The Fallout game that time forgot

It's fair to say the reaction to Fallout 76, which is due out next week, has not been universally positive. With the move to a primarily online mode for the post-apocalyptic series still causing upset among fans, it's easy to forget there's a precedent here, from way back when publisher Interplay held the Fallout reins. Bethesda will no doubt be hoping the Fallout 76 story ends a little better than that of Fallout: Brotherhood Of Steel, a tale that begins not with Fallout, but another famous RPG series from the late 90s.

Since the release and astonishing success of BioWare's Baldur's Gate, Interplay had been pondering on how to expand its IP to consoles. A PlayStation port of the original game - which worked as a push-scroll/flip screen game - was almost completed by developer Runecraft, before Interplay's takeover by Titus Interactive caused that and many other projects to be cancelled.

Then finally, in 2001, came Baldur's Gate: Dark Alliance.
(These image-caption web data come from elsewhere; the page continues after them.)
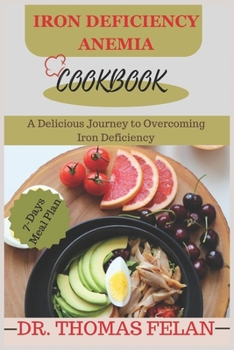 Paperback Iron Deficiency Anemia Cookbook: A Delicious Journey to Overcoming Iron Deficiency Book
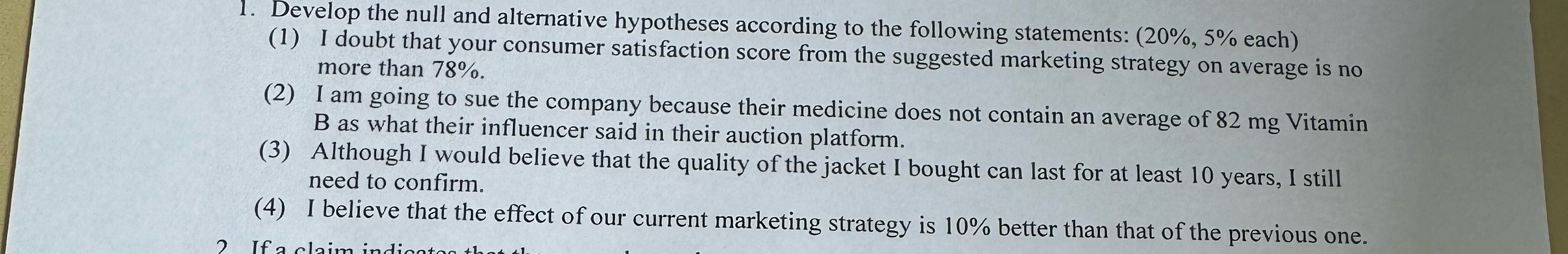  1. Develop the null and alternative hypotheses according to the following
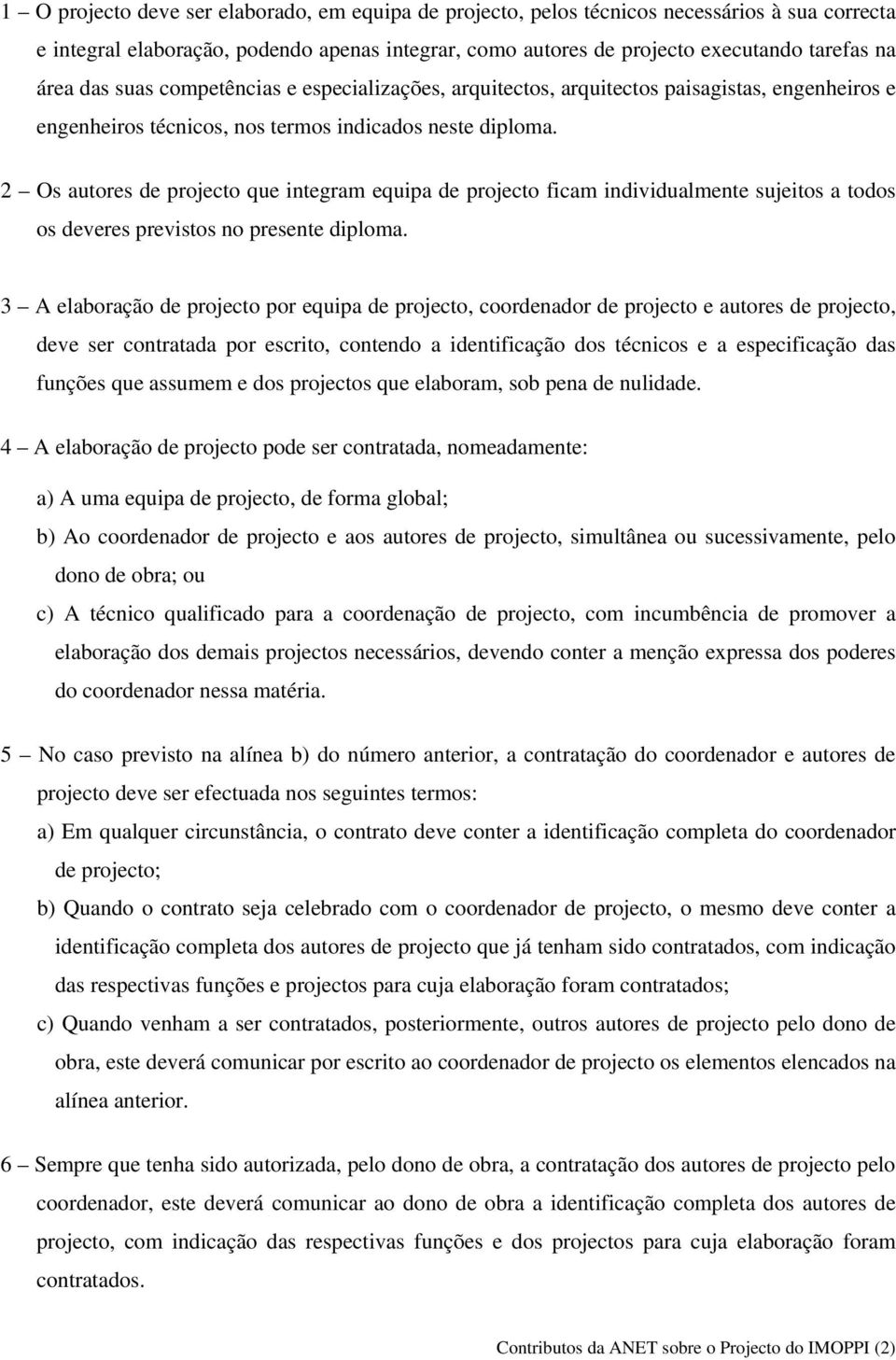 2 Os autores de projecto que integram equipa de projecto ficam individualmente sujeitos a todos os deveres previstos no presente diploma.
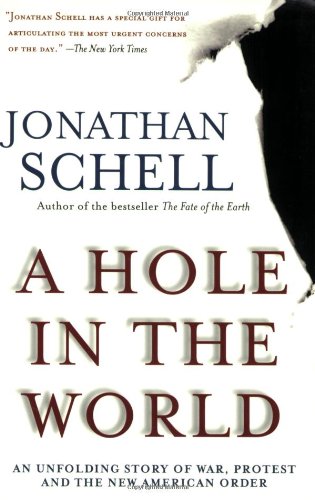 cover image A Hole in the World: An Unfolding Story of War, Protest and the New American Order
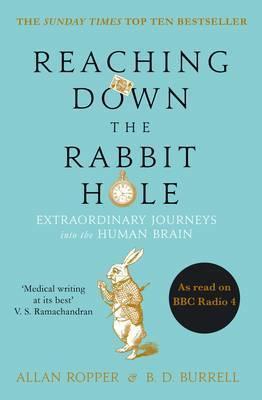 Obrázok Reaching Down the Rabbit Hole: Extraordinary Journeys into the Human Brain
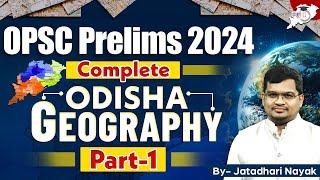 OPSC Prelims 2024 | Complete Odisha Geography in One Video | By Jatadhari Sir | OPSC StudyIQ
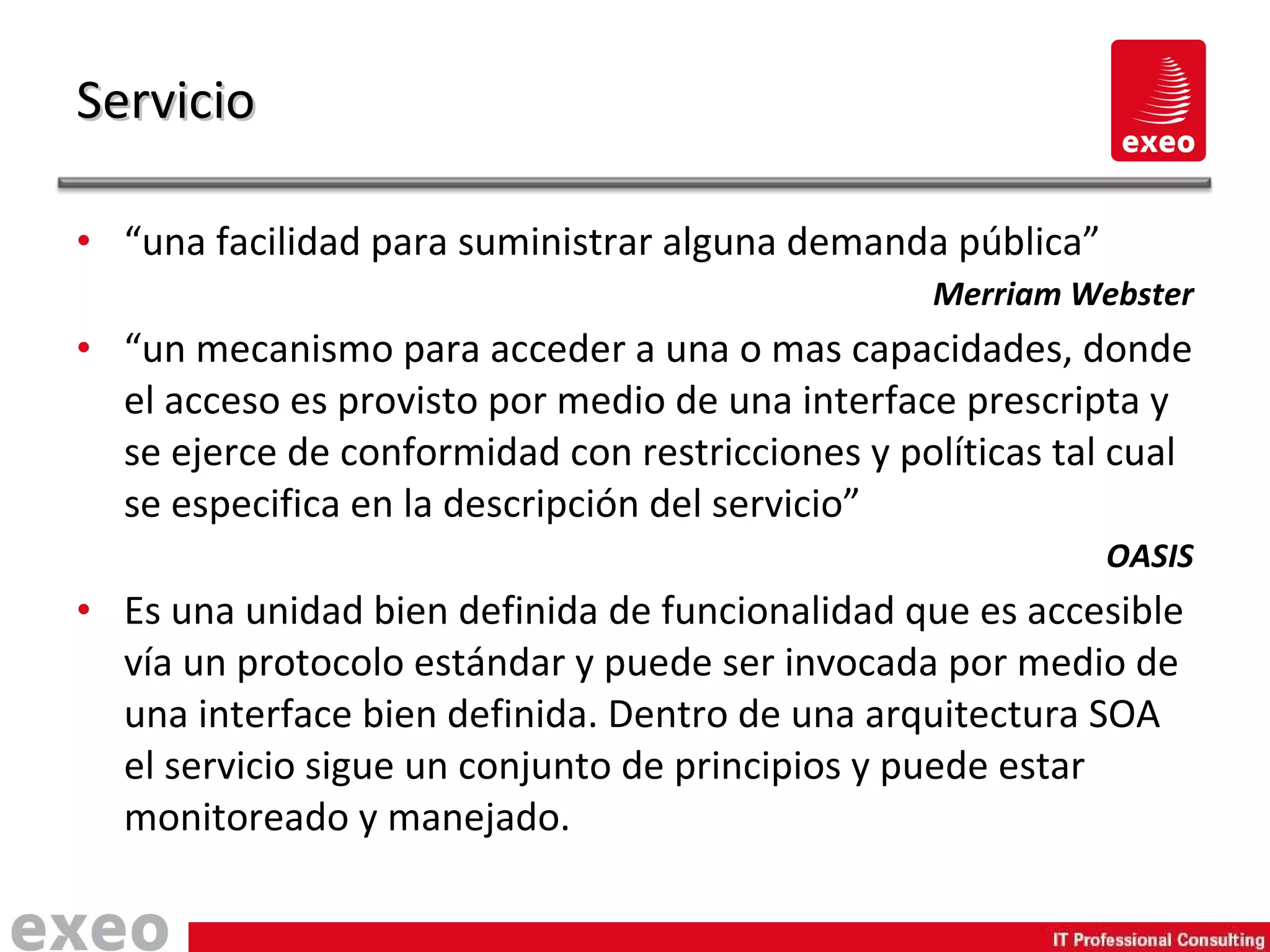 “ una facilidad para suministrar alguna demanda pública” Merriam Webster “ un mecanismo para acceder a una o mas capacidades, donde el acceso es provisto por medio de una interface prescripta y se ejerce de conformidad con restricciones y políticas tal cual se especifica en la descripción del servicio” OASIS Es una unidad bien definida de funcionalidad que es accesible vía un protocolo estándar y puede ser invocada por medio de una interface bien definida. Dentro de una arquitectura SOA el servicio sigue un conjunto de principios y puede estar monitoreado y manejado. Servicio 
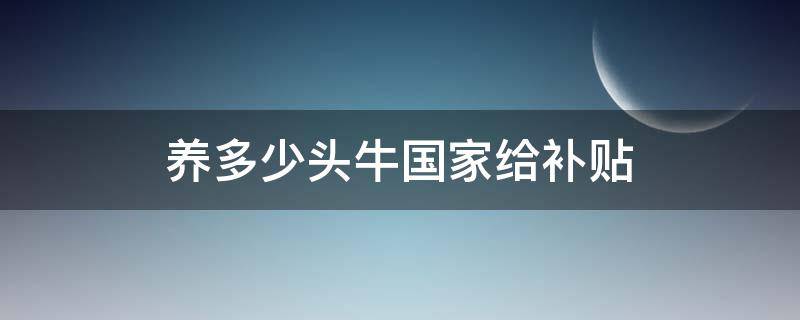 养多少头牛国家给补贴（牛养多少头国家有补助）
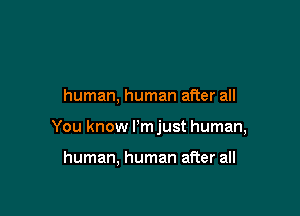 human, human after all

You know llm just human,

human, human after all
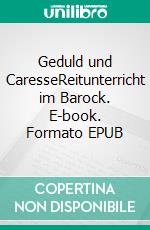 Geduld und CaresseReitunterricht im Barock. E-book. Formato EPUB ebook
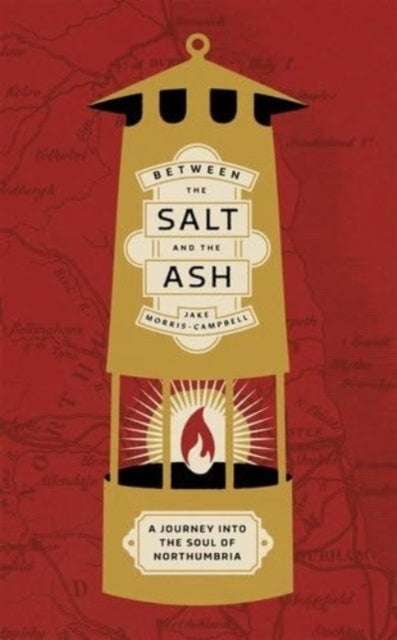 Between the Salt and the ASH : A Journey into the Soul of Northumbria - Jake Morris-Campbell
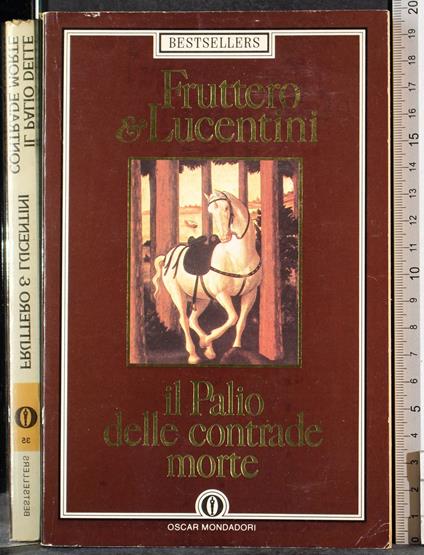 Il Palio delle contrade morte - Carlo Fruttero - copertina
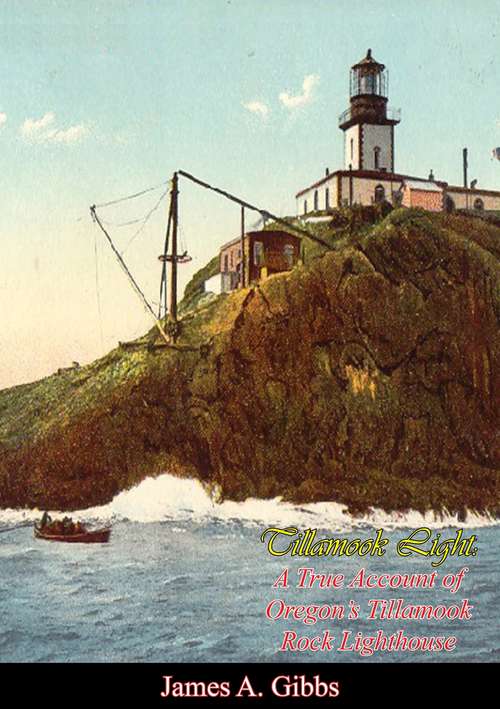 Book cover of Tillamook Light: A True Account of Oregon’s Tillamook Rock Lighthouse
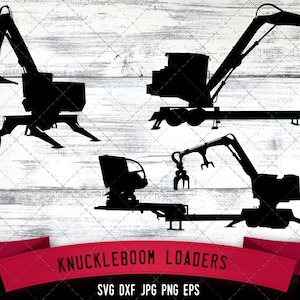 May include: Silhouettes of three knuckleboom loaders, heavy-duty construction equipment with articulated booms and grapples, against a white wood background. The text "KNUCKLEBOOM LOADERS" and "SVG DXF JPG PNG EPS" is at the bottom of the image.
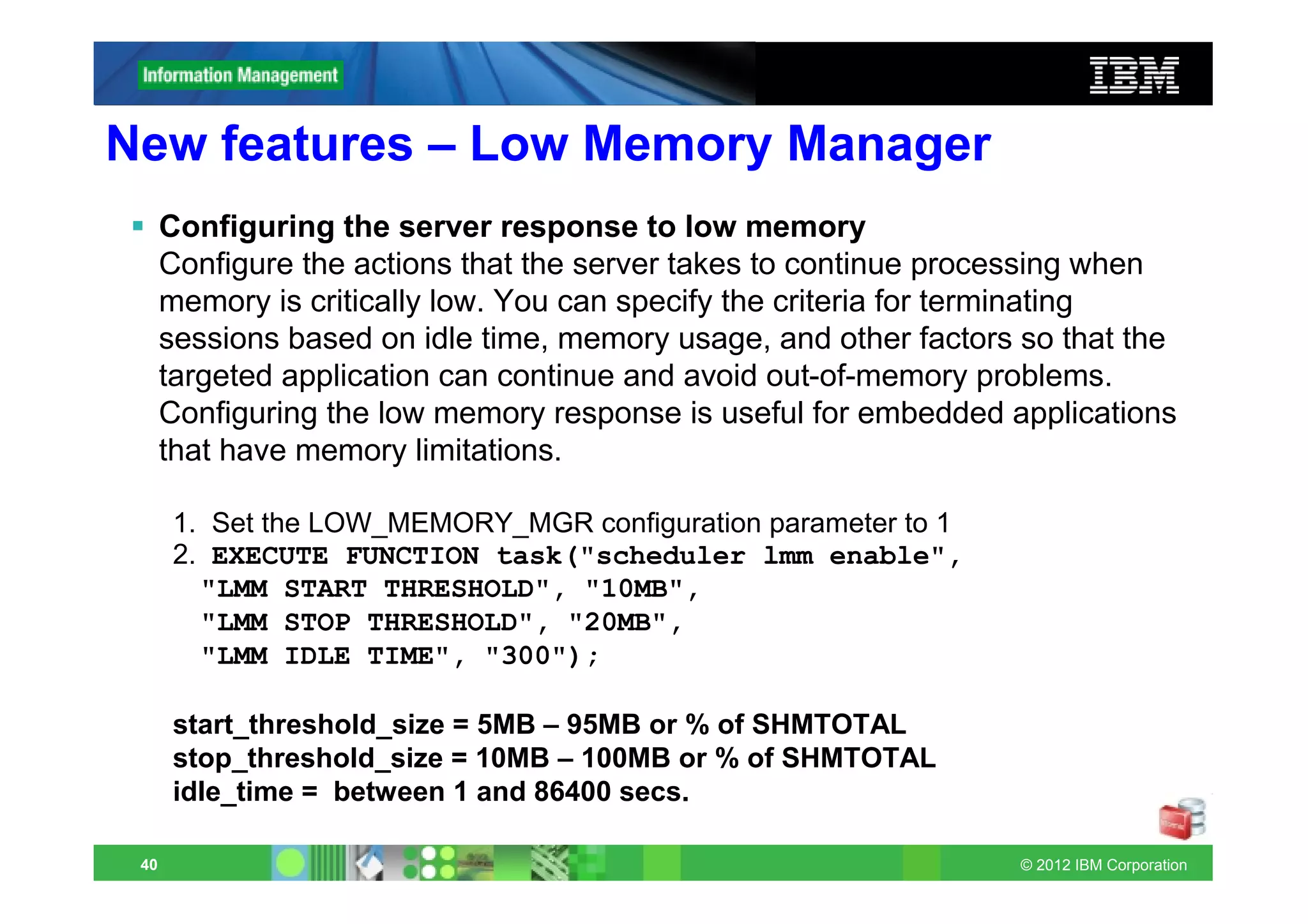 New features – Low Memory Manager
      Configuring the server response to low memory
      Configure the actions that the server takes to continue processing when
      memory is critically low. You can specify the criteria for terminating
      sessions based on idle time, memory usage, and other factors so that the
      targeted application can continue and avoid out-of-memory problems.
      Configuring the low memory response is useful for embedded applications
      that have memory limitations.

      1. Set the LOW_MEMORY_MGR configuration parameter to 1
      2. EXECUTE FUNCTION task("scheduler lmm enable",
        "LMM START THRESHOLD", "10MB",
        "LMM STOP THRESHOLD", "20MB",
        "LMM IDLE TIME", "300");

      start_threshold_size = 5MB – 95MB or % of SHMTOTAL
      stop_threshold_size = 10MB – 100MB or % of SHMTOTAL
      idle_time = between 1 and 86400 secs.

 40                                                               © 2012 IBM Corporation
 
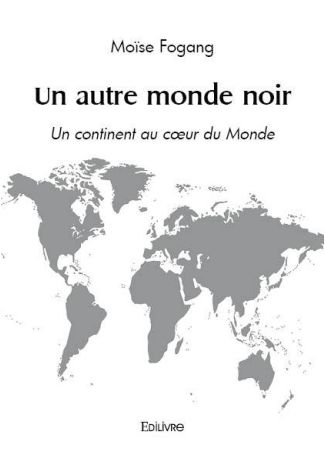 Un autre monde noir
Based on the technically-impressive eponymous engine by Snowblind Studios, Dark Alliance greatly simplified the RPG experience, reducing interaction to short soundbites, inventory management to an equip/unequip list and the combat to hack 'n' slash, mixed in with some dramatic, but limited, spells and ranged weapons. The console-playing public lapped up this new spin on the RPG genre, and Dark Alliance was a best-seller across the PlayStation 2, Xbox and, eventually, Nintendo GameCube. So why should its publisher not try and repeat the trick with its other great RPG series?